Наверное, мы все сходили с ума, но это действительно было смешно. Вспоминаю, как СААВЕЙ проявил недюжинную смекалку и вышел из затруднительного положения в кафе при училище.

В каком бы кафе при училищах вы не оказались, называться оно будет "ЧПОК". Расшифровывалось это как Чрезвычайная Помощь Оголодавшему Курсанту. В нем можно было относительно недорого поесть - пирожков, колечек и сосисок в тесте. Конечно, тем, у кого есть деньги на приобретение данного вида товаров. Если уж быть до конца честным, цены в таких кафе превышали городские.
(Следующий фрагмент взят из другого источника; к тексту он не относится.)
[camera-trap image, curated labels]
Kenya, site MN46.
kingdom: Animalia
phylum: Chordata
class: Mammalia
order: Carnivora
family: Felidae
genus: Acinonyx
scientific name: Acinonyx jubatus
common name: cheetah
Своего рода монополия на безвыходность военного. Хочешь? Покупай. Не хочешь? Иди в "самоход" и рискуй ради ценовой выгоды законопослушанием перед уставом.

При частом посещении заведения ты мог поесть в долг. Твое удостоверение осматривалось, и на фамилию записывалась сумма съеденного провианта. Так и делал одно время СААВЕЙ, но пришло время расплачиваться, а он ходил, как ни в чем ни бывало. Продавщица посмотрела в его стеклянные глазки подобно агенту ФСБ, и спросила: "Ты случайно не Соловко?" - и глазела на него так пристально, что любой другой уже бы признался во всем. Но… она не знала СААВЬЯ!!! В его мозгах копошилась изуродованная мозговая клетка. Представляю ее на костылях и в огромных очках, идущей к шкафчику с ответами. Вот она открывает дверцы, и на нее сыплется ворох покрытых пылью древних пергаментов. Она чихает и кашляет в этом облаке пыли, что-то бормочет, силясь прочесть манускрипты. Ее монолог: "Так, правила дорожного движения… пособие по чистке обуви… подробная инструкция гигиены рта… квитанция за коммунальные услуги… Что она здесь делает? Вот, нашла - правила вранья! Отлично, так, посмотрим, что написано…"

- Молодой человек, я к вам обращаюсь, - насквозь прокалывала его глазками огромная тетя. Времени не оставалось, мозговая клетка не успевала перелопатить справочник по вранью, вся надежда на себя. Вот хитрюга.

- Ни я, ио ощислили, а мая фамилия (здесь он делал гордый жест ладонью руки у груди, подобно вождю краснокожих или Гитлеру) СААВЕЙ!!!

Все, кто слышал этот диалог, прыснули так, что через носы потекли чаи и лимонады. Занавес…

После зимнего отпуска стали привозить хлеб, и порции помоев увеличились. Поэтому постепенно драки прекратились (всегда есть, с чем сравнить). По качеству это оставалось пищевыми отходами, но количество уже успокаивало нашу животную сущность и давало светлые надежды на будущее. Привычка есть со скоростью света и прикрывать рукой тарелку осталась почти до конца военных будней. Рацион составлялся явно гурманами и извращенцами.

Перловка, приготовленная десятками способов, оставалась перловкой. Ее в простонародье называли ЗУБАМИ и ПИЗ… (женскими половыми органами). Если всматриваться в ее формы, вы поймете…

Овес. Цельный, как лошадям, подавался с мутно-белой жидкостью, изображающей мутновато-белую жидкость. Парадоксы подавались с парадоксами. Начинаешь смотреть на еду как на что-то необходимое, но невкусное. Заглатываешь как топливо, необходимое для жизни, и перестаешь понимать своих школьных друзей, выковыривающих лук из жареного стейка.